Read the entire release from Cedar Fair.

Is that a new official sign? I haven't seen that used on here before.

And seriously, I could go buy several Ferraris right now. Its not that I have been priced out, its just that I don't see the value in it as compared to having a house and food and retirement.

Last edited by Shades,

Shades said:

In this situation I think there is no argument that if Disney charged the same $100 to get into a park with a capped capacity of 35% as they do with no reduction in capacity we would all sign up for that. But that is not going to happen - the price will go up to get that exclusivity. Will people pay $1 more, $2, $200, $2,000? At some point you get priced out whether that is because you simply cannot afford it or you don't see the value in it.

Well, there's kind of two questions here. One is a "private party" scenario which, other than actual private parties, I don't think parks have really tried. Would there be a market for limited capacity, "First Friday" events at, let's say, 3x the regular ticket price?
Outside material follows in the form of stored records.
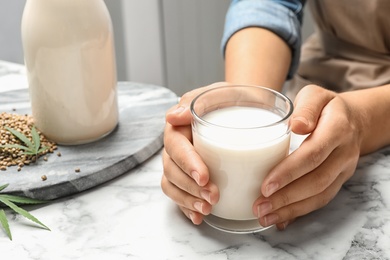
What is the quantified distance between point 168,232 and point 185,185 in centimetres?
6

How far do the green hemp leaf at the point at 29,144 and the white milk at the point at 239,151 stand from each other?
0.26 meters

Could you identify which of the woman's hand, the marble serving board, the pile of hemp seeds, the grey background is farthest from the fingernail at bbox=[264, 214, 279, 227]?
the grey background

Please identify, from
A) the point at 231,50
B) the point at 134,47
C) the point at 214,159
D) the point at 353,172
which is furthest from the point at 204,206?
the point at 134,47

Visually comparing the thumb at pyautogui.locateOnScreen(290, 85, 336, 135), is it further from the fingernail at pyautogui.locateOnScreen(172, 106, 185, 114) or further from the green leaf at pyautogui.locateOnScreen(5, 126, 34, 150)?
the green leaf at pyautogui.locateOnScreen(5, 126, 34, 150)

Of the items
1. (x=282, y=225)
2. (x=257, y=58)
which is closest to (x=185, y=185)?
(x=282, y=225)

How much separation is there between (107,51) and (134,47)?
0.74m

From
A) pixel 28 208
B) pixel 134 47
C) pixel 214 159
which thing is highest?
pixel 214 159

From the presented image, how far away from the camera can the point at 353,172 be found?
0.71 m

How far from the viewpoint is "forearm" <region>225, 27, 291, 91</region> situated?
0.89m

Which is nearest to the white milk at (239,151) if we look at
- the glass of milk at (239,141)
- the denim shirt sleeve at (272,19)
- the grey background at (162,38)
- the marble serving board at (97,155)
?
the glass of milk at (239,141)

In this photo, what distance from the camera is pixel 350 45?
3.35ft

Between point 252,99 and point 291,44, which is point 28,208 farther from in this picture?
point 291,44

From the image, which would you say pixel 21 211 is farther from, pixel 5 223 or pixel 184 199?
pixel 184 199

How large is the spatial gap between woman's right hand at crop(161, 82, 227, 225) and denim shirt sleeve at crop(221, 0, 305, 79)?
34 centimetres
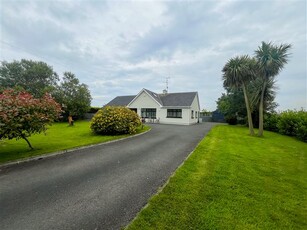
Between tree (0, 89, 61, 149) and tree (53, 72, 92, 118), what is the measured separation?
79.3ft

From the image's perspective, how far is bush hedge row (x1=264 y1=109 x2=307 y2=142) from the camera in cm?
1691

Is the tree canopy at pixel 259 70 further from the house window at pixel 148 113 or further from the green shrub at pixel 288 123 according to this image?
the house window at pixel 148 113

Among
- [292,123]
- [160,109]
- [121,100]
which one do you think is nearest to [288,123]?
[292,123]

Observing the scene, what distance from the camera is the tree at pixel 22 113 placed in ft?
22.2

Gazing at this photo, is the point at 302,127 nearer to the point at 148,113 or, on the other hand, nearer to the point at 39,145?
the point at 148,113

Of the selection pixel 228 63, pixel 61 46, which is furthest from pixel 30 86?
pixel 228 63

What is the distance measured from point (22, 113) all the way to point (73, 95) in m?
26.2

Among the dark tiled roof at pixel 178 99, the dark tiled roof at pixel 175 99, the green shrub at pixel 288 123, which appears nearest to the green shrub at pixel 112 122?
the dark tiled roof at pixel 178 99

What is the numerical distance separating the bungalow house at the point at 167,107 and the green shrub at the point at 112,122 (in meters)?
14.1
Maybe, but it seems like a tough marketing challenge, and I wouldn't want to be the guy in Marketing who championed First Fridays and had 400 people show up. Disney might be able to do it but I doubt Cedar Fair can.
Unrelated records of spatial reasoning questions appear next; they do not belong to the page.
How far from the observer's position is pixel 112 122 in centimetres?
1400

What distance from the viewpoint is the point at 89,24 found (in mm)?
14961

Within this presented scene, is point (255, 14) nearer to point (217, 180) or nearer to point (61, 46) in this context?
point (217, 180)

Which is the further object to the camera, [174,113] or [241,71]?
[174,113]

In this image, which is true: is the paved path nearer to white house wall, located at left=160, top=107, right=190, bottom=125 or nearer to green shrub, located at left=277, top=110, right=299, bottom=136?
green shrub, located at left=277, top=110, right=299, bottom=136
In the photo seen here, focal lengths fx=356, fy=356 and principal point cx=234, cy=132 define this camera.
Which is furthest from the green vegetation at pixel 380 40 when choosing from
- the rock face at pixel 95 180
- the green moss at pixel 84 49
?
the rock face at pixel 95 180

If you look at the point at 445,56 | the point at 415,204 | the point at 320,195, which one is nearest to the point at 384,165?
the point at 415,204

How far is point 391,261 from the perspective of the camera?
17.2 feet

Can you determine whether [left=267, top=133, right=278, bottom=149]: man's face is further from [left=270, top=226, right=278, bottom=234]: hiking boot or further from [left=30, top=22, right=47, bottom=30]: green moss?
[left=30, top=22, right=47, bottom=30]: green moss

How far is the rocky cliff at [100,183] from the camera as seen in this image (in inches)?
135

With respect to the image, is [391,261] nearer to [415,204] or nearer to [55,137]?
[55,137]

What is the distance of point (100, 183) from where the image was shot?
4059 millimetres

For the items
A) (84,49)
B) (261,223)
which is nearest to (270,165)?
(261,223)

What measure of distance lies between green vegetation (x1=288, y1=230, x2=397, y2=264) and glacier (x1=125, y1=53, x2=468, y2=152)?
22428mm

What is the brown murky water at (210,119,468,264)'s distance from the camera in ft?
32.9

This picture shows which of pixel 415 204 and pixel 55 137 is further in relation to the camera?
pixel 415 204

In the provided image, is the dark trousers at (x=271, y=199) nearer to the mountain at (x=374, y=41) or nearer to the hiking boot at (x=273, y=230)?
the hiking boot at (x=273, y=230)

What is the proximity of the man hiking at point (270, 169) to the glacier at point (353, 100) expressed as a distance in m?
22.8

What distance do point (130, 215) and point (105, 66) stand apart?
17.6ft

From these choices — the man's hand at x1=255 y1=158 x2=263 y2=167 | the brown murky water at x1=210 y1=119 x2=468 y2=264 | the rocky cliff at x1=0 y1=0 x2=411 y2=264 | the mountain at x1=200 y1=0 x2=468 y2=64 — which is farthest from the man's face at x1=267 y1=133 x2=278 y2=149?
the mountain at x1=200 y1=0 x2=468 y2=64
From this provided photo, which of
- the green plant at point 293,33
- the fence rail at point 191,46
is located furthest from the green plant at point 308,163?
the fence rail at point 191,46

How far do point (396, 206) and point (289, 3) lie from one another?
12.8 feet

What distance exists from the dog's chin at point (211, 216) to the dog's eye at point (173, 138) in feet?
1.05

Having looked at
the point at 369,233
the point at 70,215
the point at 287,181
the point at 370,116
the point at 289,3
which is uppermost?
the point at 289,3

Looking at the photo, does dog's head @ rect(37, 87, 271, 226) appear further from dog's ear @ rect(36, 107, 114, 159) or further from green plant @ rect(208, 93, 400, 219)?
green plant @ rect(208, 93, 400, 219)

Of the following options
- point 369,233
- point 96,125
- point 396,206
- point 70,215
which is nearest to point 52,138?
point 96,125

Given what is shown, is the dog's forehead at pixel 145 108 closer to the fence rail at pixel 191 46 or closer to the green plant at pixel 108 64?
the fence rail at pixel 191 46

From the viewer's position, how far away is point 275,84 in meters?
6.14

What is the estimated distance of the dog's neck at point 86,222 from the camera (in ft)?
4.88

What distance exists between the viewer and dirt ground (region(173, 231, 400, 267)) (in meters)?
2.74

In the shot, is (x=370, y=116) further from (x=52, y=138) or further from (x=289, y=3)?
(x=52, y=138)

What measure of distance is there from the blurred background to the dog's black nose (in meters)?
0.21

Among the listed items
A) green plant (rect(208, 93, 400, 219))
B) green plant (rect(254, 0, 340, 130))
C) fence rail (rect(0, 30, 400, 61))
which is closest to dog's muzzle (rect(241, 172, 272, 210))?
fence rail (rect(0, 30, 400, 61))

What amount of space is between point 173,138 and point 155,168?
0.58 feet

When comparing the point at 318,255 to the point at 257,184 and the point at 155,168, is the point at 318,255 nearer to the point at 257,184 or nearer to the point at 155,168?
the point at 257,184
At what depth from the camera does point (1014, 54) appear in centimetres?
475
The other question is about whether it makes sense to sell season passes that some folks will use every week at roughly 2x the single-day ticket price (or less!) That price point makes no sense to me at all. Giving away the gate and making it up by selling front of the line passes makes even less sense. They're essentially selling the same experience at the same price, only more complicated and worsening the experience for the people paying the most. (And the front of the line pass doesn't help at the taco stand or just walking around crowded midways.)

Surely the sweet spot for pass pricing is somewhat above what the typical repeat customer would pay in a year's worth of visits. If that person would usually visit three times a year at $60 a visit, then the pass should be somewhere north of $200 I'd say. Six Flags and Cedar Fair are nowhere near that right now.

Jeff's avatar

Yes, that last part! I remember just before the turn of the century, I would calculate my ROI based on the number of visits at the regular gate price to break even. I seem to recall a Cedar Point pass, plus the parking pass, was about four visits, and I would characterize those as "all day" since that's what you do on a day ticket. Four hours in an evening would count as a half-day at best.
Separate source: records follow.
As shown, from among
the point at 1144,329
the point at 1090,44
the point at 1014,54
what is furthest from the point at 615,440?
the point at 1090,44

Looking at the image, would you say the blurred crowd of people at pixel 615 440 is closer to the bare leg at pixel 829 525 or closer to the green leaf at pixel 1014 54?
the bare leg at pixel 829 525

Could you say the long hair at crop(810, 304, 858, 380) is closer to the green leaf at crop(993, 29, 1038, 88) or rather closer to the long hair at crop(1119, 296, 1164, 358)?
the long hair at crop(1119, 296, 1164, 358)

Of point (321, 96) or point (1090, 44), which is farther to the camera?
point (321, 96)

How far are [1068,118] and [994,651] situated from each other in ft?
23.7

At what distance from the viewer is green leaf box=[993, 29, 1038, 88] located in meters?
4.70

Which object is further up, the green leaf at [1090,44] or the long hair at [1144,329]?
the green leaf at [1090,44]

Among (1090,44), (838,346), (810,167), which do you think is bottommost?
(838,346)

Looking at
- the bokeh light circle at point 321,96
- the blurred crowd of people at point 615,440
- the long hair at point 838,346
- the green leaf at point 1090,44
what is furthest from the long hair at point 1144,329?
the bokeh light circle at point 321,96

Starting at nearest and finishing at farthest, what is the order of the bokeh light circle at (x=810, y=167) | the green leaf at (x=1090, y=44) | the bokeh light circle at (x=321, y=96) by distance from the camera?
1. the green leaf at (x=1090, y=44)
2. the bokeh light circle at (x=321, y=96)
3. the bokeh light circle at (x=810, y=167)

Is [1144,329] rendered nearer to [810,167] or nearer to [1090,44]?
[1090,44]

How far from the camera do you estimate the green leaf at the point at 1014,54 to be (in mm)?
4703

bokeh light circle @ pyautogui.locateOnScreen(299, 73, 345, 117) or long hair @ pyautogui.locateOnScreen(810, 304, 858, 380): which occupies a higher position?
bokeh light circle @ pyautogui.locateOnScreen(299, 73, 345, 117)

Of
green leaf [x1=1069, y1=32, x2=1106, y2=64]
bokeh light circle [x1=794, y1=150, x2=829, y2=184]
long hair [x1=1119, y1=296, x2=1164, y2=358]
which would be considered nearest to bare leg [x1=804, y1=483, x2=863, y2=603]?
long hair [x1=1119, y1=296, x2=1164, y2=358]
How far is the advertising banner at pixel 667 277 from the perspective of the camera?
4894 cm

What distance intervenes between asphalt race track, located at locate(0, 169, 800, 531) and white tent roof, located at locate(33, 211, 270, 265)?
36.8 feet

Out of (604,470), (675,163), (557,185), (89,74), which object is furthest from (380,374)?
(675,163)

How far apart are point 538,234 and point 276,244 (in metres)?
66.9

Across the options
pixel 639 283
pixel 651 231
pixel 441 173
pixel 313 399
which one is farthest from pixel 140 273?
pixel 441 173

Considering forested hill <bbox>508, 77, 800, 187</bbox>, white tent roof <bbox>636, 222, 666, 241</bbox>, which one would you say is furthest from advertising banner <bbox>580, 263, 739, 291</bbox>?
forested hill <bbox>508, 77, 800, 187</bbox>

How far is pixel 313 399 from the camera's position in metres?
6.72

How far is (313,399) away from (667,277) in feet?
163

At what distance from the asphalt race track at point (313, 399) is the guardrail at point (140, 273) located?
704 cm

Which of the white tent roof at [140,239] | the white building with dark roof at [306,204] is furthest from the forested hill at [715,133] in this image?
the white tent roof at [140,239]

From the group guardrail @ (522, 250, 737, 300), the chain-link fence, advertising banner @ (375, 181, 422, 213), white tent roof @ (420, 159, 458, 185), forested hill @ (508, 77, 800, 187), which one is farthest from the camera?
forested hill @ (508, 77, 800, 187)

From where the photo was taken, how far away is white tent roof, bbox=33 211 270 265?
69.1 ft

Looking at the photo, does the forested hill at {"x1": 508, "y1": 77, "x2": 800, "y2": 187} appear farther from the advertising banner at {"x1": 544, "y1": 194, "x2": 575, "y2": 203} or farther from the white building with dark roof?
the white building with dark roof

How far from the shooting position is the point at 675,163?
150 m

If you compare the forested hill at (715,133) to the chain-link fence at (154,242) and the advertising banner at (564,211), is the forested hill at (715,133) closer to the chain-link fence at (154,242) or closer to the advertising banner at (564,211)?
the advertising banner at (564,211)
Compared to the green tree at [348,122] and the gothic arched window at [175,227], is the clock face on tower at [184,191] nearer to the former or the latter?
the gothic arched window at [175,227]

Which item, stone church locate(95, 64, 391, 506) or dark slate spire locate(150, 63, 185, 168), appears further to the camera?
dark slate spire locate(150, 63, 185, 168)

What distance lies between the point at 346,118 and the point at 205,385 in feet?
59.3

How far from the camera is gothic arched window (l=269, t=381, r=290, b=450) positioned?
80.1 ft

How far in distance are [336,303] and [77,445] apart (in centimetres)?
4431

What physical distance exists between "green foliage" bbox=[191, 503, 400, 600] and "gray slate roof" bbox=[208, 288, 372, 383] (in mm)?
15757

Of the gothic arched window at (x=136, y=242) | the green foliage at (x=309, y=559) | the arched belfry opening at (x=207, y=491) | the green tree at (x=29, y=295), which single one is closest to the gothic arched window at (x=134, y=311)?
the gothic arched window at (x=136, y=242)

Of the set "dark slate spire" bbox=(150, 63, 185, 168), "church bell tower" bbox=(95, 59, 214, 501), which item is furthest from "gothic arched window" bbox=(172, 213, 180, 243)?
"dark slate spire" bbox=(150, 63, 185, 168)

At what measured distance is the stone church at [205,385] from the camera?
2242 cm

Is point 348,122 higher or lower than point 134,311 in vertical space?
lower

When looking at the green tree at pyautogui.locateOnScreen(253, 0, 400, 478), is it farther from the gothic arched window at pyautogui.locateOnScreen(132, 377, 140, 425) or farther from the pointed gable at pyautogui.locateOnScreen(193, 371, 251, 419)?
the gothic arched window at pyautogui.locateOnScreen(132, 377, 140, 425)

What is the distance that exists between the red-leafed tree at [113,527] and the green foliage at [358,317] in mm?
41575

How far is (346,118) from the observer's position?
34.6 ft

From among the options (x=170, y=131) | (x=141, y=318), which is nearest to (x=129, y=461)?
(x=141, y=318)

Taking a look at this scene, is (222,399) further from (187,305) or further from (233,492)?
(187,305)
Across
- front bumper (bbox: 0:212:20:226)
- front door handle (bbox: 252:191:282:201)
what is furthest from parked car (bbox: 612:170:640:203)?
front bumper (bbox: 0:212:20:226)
Right now you're looking at 2.5 visits, if you scored the $100 gold pass (and I think their $40 day ticket is low by a few dollars). If the average number of visits per passholder is 4 or more, yikes, that feels like leaving a lot of money off the table. The balance seems out of whack.


Jeff - Editor - CoasterBuzz.com - My Blog - Phrazy

I am not sure a dive into the results indicates their decision to give away the gates only through season passes only at one (albeit their largest park) is biting them in the ass overall as a company. I actually think they had a lot of room to absorb additional volume at Cedar Point. Through the mid-2000's and early 2010's at the tail-end of the Kinzel era, they couldn't drive volume if they tried and solely relied on squeezing higher per caps which didn't work.

In a year of a pandemic with no capital investment and very limited park ops and virtually no group business and the open parks reliant on season pass base particularly Kings Island, season pass visits as a percentage of overall attendance only increased from 52% in 2019 to 61% in 2020. I would have guessed 6 months ago, it would have increase substantially more. Even with that increase and giving away the season pass at Cedar Point, per capita spend only decreased 4% - from $48.32 to $46.38, which the significant driver to that decrease was the lack of premium product sales like Fast Lane in 2020. Even more surprisingly, with increase season pass visitation, they were able to drive substantial F&B and merchandise & games per capita spend - up 14%..... and were able to drive admission per cap on non-season pass up 7%.

If you are able to drive volume substantially.... while only decreasing overall per cap 4% with no premium products like Fast Lane, increase F&B and merchandise per cap spend by 14% and non-season pass admission per cap by 7% - I think you take that all day.

Of course then there's people like me who bought platinum passes for my family at somewhere around $200 each, bought a couple meal plans at $130 or whatever it was, a couple drink plans at $30, and only went to the park one weekend, bought a couple shirts, bought John Hildebrandt's book, etc. So my family's per capita spending was through the roof this year compared to any other year. I suspect there are a lot of others like me that skew that number way higher despite their stupid gold passes - at least this year. I didn't feel too awful about not getting much use out of them this year since they made the passes good for next year and with all the safety measures, half capacity, masks, etc just didn't sound fun to me even if they were the right thing to do.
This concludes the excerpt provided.